> _WHAT IS NEEDED_
From the first line of the data below through the line holding "DANCING IN THE", output each line exactly and leave the pictures out.

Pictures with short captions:
*** Begin section ***

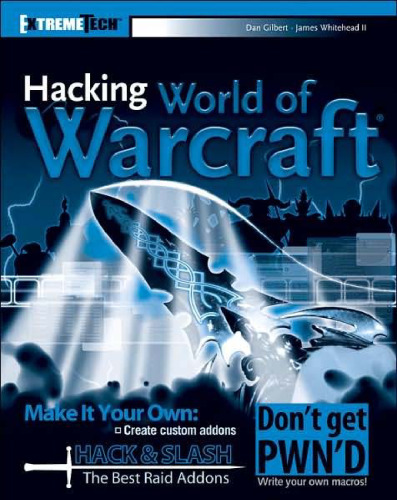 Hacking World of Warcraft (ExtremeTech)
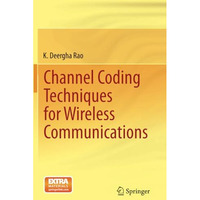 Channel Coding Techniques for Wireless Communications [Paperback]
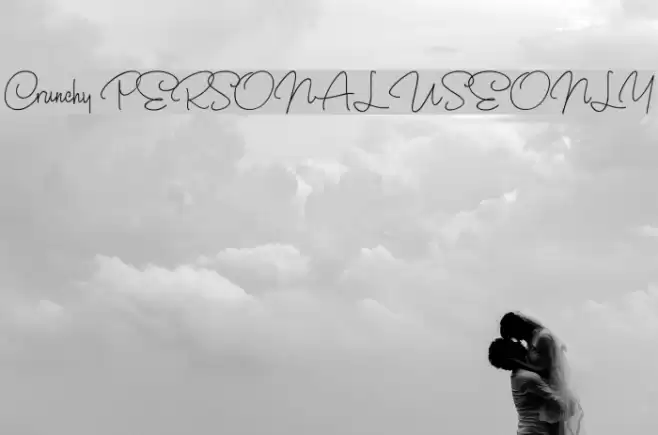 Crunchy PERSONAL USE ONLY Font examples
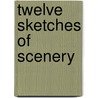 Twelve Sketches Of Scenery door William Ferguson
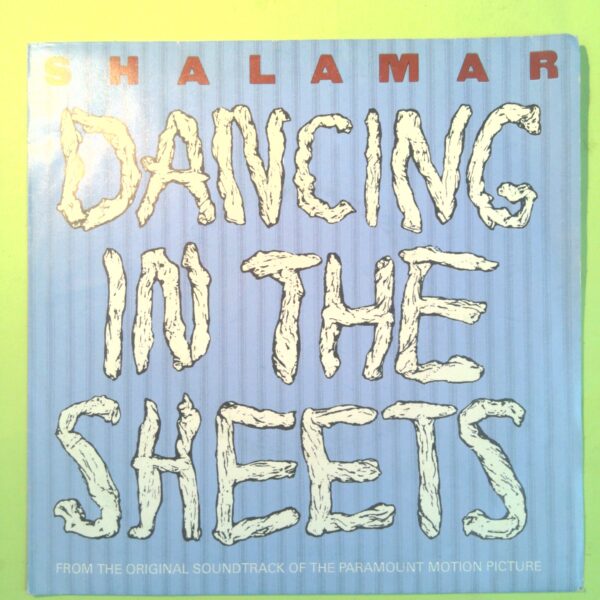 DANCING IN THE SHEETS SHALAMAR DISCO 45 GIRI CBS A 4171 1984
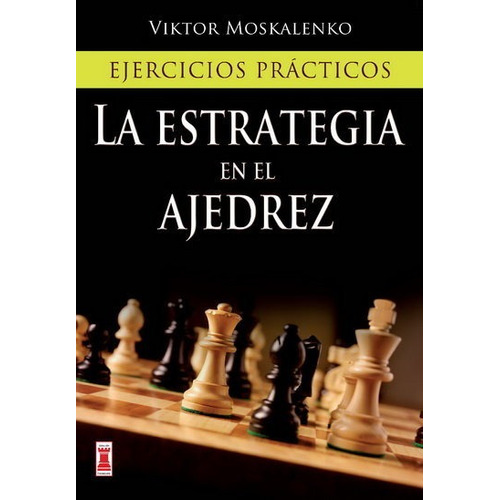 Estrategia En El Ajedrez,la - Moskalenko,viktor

*** End section ***

> _ANSWER_
 Hacking World of Warcraft (ExtremeTech)
 Channel Coding Techniques for Wireless Communications [Paperback]
 Crunchy PERSONAL USE ONLY Font examples
 Twelve Sketches Of Scenery door William Ferguson
 DANCING IN THE SHEETS SHALAMAR DISCO 45 GIRI CBS A 4171 1984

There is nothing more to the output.